The new multi-material 3D printer is an important piece of research equipment for the Soft Robotics Lab, allowing soft robots to be designed and manufactured with complex structures, novel behaviours and capabilities.
Part of the research activities will also include design and development of artificial skin for providing robots with a sense of touch: “We will be working with Stratasys and experimenting with new conductive materials before they go on the market, but in the meantime we can design parts with pathways which will be metallized to integrate electronic sensors.”
“For research we want to push the boundary of the ‘normal’ usage of the printer. One example is that soft robots can be actuated pneumatically or hydraulically with pressurised chambers. I am looking to use soluble support material to create these chambers.

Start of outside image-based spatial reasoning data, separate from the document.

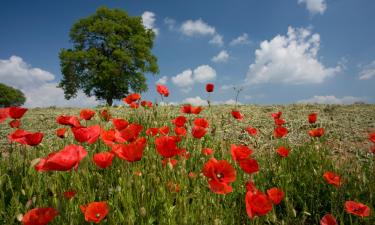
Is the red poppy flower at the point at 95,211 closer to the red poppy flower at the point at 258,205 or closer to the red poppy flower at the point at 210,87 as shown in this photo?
the red poppy flower at the point at 258,205

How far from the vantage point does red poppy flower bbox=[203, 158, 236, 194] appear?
6.08 ft

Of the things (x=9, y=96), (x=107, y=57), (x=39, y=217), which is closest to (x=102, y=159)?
(x=39, y=217)

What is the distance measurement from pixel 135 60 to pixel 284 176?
31.7 m

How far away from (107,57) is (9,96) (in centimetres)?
2987

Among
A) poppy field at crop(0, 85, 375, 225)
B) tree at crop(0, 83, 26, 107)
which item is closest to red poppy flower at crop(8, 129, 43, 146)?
poppy field at crop(0, 85, 375, 225)

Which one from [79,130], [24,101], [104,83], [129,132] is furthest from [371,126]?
[24,101]

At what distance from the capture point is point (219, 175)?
210 centimetres

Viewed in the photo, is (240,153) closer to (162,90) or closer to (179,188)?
(179,188)

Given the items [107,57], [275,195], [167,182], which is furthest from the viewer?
[107,57]

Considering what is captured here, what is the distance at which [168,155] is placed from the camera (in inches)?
88.7

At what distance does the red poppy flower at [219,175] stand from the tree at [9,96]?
57.1 metres

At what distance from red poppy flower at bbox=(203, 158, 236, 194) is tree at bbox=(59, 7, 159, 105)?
98.0 ft

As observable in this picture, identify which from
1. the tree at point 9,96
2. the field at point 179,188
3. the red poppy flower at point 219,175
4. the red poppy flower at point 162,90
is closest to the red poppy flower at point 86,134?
the field at point 179,188

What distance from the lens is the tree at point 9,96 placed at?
172 ft
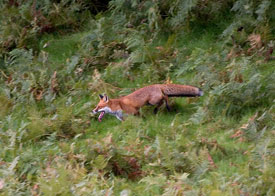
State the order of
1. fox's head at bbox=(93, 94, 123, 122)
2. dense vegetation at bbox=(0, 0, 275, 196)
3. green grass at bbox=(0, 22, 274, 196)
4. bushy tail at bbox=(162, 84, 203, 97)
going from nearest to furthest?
green grass at bbox=(0, 22, 274, 196) < dense vegetation at bbox=(0, 0, 275, 196) < bushy tail at bbox=(162, 84, 203, 97) < fox's head at bbox=(93, 94, 123, 122)

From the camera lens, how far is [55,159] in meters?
8.32

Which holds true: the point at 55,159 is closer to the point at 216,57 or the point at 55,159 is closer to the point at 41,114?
the point at 41,114

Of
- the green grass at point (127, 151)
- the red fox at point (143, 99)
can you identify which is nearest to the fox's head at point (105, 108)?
the red fox at point (143, 99)

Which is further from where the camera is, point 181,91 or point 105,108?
point 105,108

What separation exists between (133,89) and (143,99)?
1199mm

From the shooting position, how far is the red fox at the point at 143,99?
394 inches

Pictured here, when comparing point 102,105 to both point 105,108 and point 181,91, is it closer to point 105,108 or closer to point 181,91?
point 105,108

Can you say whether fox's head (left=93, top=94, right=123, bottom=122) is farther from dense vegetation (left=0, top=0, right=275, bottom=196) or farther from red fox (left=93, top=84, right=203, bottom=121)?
dense vegetation (left=0, top=0, right=275, bottom=196)

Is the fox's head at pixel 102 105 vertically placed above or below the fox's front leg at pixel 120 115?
above

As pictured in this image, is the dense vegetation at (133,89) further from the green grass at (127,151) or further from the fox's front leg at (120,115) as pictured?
the fox's front leg at (120,115)

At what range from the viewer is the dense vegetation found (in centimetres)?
764

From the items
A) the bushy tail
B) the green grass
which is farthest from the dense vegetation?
the bushy tail

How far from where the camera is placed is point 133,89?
11227 millimetres

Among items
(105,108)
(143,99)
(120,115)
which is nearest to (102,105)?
(105,108)
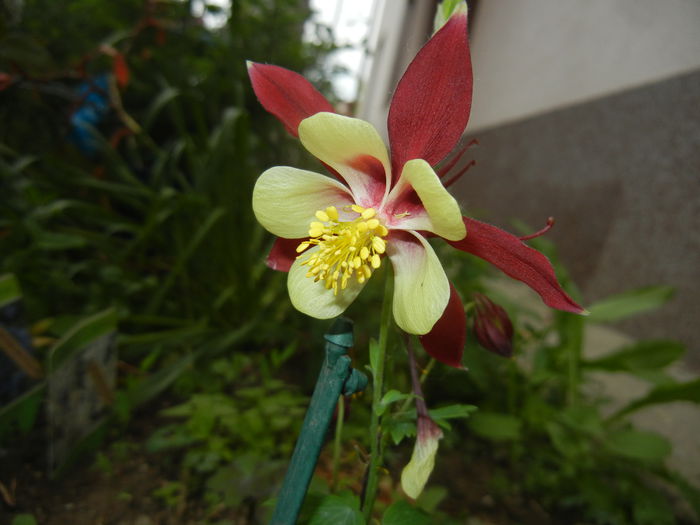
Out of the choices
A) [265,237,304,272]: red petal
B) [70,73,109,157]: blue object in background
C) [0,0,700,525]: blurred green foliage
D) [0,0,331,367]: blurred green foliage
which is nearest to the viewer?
[265,237,304,272]: red petal

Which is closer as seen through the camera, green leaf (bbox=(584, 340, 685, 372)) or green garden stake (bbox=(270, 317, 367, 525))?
green garden stake (bbox=(270, 317, 367, 525))

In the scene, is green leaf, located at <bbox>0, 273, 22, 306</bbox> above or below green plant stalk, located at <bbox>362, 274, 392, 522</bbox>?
below

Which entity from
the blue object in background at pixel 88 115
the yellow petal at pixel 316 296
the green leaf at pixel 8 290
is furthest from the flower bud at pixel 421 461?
the blue object in background at pixel 88 115

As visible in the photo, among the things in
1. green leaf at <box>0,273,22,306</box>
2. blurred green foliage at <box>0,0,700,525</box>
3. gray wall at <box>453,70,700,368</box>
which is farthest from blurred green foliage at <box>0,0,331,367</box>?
gray wall at <box>453,70,700,368</box>

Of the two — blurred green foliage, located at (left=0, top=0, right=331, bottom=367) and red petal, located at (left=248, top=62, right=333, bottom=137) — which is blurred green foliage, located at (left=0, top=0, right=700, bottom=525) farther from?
red petal, located at (left=248, top=62, right=333, bottom=137)

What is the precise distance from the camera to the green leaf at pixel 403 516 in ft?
1.12

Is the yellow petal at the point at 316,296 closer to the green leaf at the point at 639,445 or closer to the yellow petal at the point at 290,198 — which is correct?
the yellow petal at the point at 290,198

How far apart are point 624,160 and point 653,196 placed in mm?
193

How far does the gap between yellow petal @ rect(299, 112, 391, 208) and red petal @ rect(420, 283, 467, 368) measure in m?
→ 0.10

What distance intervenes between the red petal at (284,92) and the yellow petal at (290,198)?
0.04 m

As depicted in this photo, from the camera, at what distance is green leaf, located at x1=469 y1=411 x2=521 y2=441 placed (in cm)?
77

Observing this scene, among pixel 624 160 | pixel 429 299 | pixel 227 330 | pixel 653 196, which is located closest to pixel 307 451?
pixel 429 299

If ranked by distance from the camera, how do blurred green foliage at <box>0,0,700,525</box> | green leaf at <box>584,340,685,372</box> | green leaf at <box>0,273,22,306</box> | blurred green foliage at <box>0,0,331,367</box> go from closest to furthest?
green leaf at <box>0,273,22,306</box>, blurred green foliage at <box>0,0,700,525</box>, green leaf at <box>584,340,685,372</box>, blurred green foliage at <box>0,0,331,367</box>

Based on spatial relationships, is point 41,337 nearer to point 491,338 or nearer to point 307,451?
point 307,451
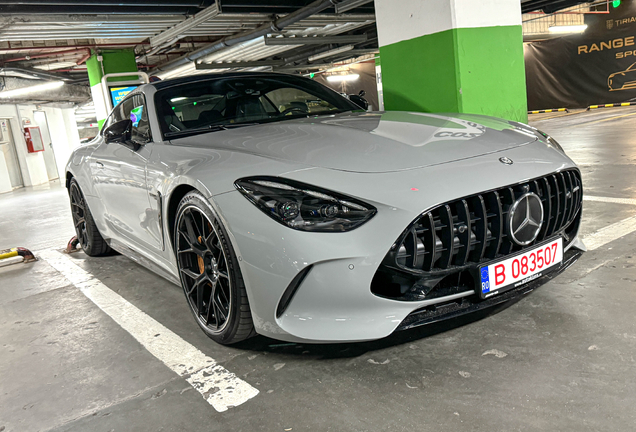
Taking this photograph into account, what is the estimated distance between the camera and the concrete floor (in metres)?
1.71

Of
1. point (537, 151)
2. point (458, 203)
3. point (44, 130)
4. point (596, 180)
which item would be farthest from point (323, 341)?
point (44, 130)

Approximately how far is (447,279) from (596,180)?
416cm

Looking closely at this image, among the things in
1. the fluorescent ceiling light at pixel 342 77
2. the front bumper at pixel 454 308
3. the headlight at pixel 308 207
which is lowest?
the front bumper at pixel 454 308

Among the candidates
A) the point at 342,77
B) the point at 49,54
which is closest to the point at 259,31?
the point at 49,54

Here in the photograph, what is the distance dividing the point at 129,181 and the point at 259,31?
7687 mm

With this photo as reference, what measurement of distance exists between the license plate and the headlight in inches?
20.1

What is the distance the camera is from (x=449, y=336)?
2240mm

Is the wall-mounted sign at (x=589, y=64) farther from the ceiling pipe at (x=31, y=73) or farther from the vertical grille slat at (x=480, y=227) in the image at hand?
the vertical grille slat at (x=480, y=227)

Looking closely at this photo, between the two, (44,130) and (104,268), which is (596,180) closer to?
(104,268)

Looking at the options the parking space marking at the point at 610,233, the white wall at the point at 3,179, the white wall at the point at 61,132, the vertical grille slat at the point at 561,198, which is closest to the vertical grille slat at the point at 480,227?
the vertical grille slat at the point at 561,198

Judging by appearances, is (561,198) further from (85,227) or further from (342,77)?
(342,77)

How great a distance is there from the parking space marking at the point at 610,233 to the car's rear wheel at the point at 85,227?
3.53m

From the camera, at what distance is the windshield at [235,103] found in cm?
299

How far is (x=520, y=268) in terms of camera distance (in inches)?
81.4
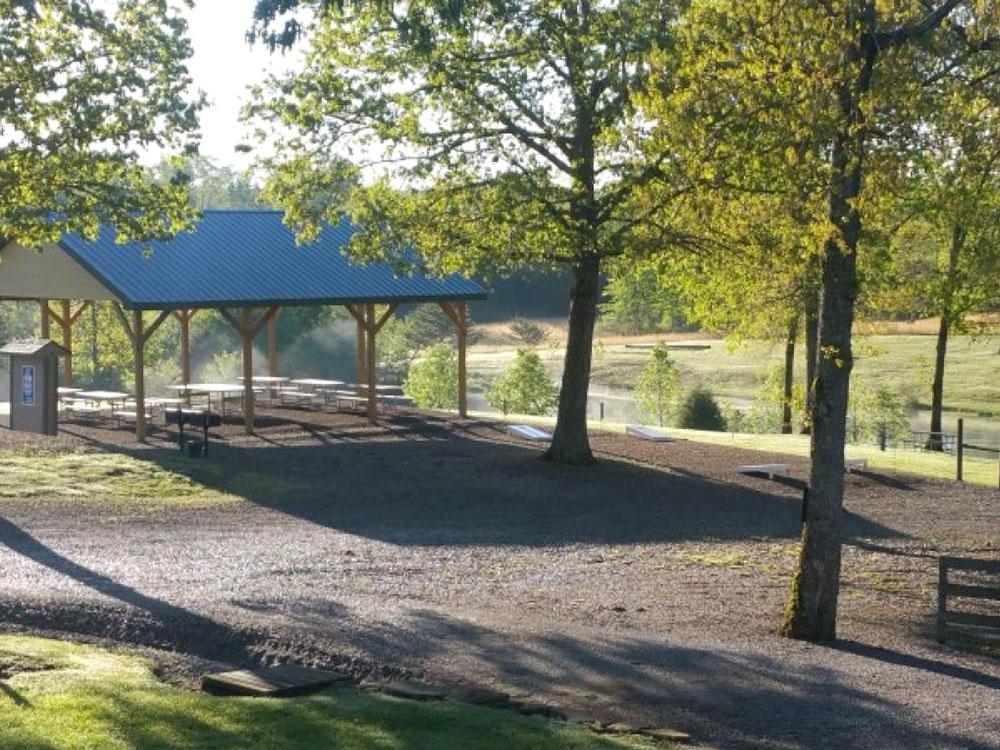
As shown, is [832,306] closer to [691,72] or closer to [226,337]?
[691,72]

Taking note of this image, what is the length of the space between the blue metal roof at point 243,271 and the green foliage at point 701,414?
11861mm

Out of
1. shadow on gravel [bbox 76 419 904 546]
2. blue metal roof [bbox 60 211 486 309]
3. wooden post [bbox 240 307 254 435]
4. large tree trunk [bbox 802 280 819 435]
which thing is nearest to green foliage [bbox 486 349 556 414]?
large tree trunk [bbox 802 280 819 435]

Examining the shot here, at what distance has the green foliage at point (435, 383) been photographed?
186ft

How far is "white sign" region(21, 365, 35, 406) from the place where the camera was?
29.4 m

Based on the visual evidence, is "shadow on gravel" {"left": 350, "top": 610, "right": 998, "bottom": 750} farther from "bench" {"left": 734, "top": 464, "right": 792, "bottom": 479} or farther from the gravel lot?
"bench" {"left": 734, "top": 464, "right": 792, "bottom": 479}

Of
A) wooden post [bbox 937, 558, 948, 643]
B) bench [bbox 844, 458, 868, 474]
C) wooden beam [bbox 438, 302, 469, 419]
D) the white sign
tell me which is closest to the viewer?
wooden post [bbox 937, 558, 948, 643]

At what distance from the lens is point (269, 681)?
36.4ft

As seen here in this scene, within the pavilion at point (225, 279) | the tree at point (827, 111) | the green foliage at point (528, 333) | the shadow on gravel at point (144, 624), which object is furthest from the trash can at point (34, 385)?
the green foliage at point (528, 333)

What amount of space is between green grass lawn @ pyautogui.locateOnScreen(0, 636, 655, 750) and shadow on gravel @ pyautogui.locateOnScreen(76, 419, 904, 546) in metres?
9.44

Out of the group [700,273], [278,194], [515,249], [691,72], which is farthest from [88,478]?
[691,72]

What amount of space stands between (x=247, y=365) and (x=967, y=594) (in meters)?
19.0

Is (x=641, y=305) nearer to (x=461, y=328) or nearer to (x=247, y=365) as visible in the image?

Soluble support material is enclosed by insoluble structure, and ‘washed away’ later in the process, similar to wax casting, creating the voids and channels which activate the robot.
Another area of research is investigating mechanical intelligent structures which allow the robot to achieve behaviours passively, without the need for complicated control algorithms. This concept, “Morphological Computation”, has been already explored in research with the Passive Walker, and a passive piano playing hand developed with colleagues in Cambridge.”
With our new summer internship student, we plan to design a robotic gripper which incorporates variable stiffness, tactile sensing and hydraulic actuation, taking inspiration from the human finger.